*** STORED DATA Section Begins ***
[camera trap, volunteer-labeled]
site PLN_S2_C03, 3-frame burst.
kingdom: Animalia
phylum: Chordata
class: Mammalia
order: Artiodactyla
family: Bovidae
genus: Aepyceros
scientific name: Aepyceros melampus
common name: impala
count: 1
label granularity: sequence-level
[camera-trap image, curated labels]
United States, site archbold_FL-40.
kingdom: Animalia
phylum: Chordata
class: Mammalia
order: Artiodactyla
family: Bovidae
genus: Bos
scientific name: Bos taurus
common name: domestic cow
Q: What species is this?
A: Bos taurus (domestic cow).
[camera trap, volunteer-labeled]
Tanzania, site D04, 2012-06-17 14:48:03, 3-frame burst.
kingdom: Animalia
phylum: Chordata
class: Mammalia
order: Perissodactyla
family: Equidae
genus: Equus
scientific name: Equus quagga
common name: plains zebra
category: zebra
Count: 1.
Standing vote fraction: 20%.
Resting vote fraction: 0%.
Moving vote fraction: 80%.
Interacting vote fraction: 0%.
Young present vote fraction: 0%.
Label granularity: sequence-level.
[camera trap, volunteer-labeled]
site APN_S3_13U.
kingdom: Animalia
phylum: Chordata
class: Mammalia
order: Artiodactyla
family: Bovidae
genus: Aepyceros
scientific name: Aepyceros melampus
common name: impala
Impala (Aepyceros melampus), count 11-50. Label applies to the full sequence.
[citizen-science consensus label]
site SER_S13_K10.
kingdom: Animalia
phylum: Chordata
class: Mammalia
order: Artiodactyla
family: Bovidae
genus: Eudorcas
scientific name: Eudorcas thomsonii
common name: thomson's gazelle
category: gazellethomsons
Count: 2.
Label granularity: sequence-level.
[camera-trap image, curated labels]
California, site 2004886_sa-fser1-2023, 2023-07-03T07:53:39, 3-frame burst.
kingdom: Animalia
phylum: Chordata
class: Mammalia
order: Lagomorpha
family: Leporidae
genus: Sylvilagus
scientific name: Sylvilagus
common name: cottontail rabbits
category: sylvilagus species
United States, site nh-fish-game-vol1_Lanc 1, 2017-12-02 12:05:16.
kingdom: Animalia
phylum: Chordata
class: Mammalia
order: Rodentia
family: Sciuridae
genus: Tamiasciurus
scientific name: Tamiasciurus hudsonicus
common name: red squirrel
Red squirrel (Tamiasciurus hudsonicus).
*** STORED DATA Section Ends ***
[TASK TO COMPLETE]
Start copying at the line that contains "category: zebra" and stop after the last line of the records, keeping every line exactly.

[THE COMPLETED TASK]
category: zebra
Count: 1.
Standing vote fraction: 20%.
Resting vote fraction: 0%.
Moving vote fraction: 80%.
Interacting vote fraction: 0%.
Young present vote fraction: 0%.
Label granularity: sequence-level.
[camera trap, volunteer-labeled]
site APN_S3_13U.
kingdom: Animalia
phylum: Chordata
class: Mammalia
order: Artiodactyla
family: Bovidae
genus: Aepyceros
scientific name: Aepyceros melampus
common name: impala
Impala (Aepyceros melampus), count 11-50. Label applies to the full sequence.
[citizen-science consensus label]
site SER_S13_K10.
kingdom: Animalia
phylum: Chordata
class: Mammalia
order: Artiodactyla
family: Bovidae
genus: Eudorcas
scientific name: Eudorcas thomsonii
common name: thomson's gazelle
category: gazellethomsons
Count: 2.
Label granularity: sequence-level.
[camera-trap image, curated labels]
California, site 2004886_sa-fser1-2023, 2023-07-03T07:53:39, 3-frame burst.
kingdom: Animalia
phylum: Chordata
class: Mammalia
order: Lagomorpha
family: Leporidae
genus: Sylvilagus
scientific name: Sylvilagus
common name: cottontail rabbits
category: sylvilagus species
United States, site nh-fish-game-vol1_Lanc 1, 2017-12-02 12:05:16.
kingdom: Animalia
phylum: Chordata
class: Mammalia
order: Rodentia
family: Sciuridae
genus: Tamiasciurus
scientific name: Tamiasciurus hudsonicus
common name: red squirrel
Red squirrel (Tamiasciurus hudsonicus).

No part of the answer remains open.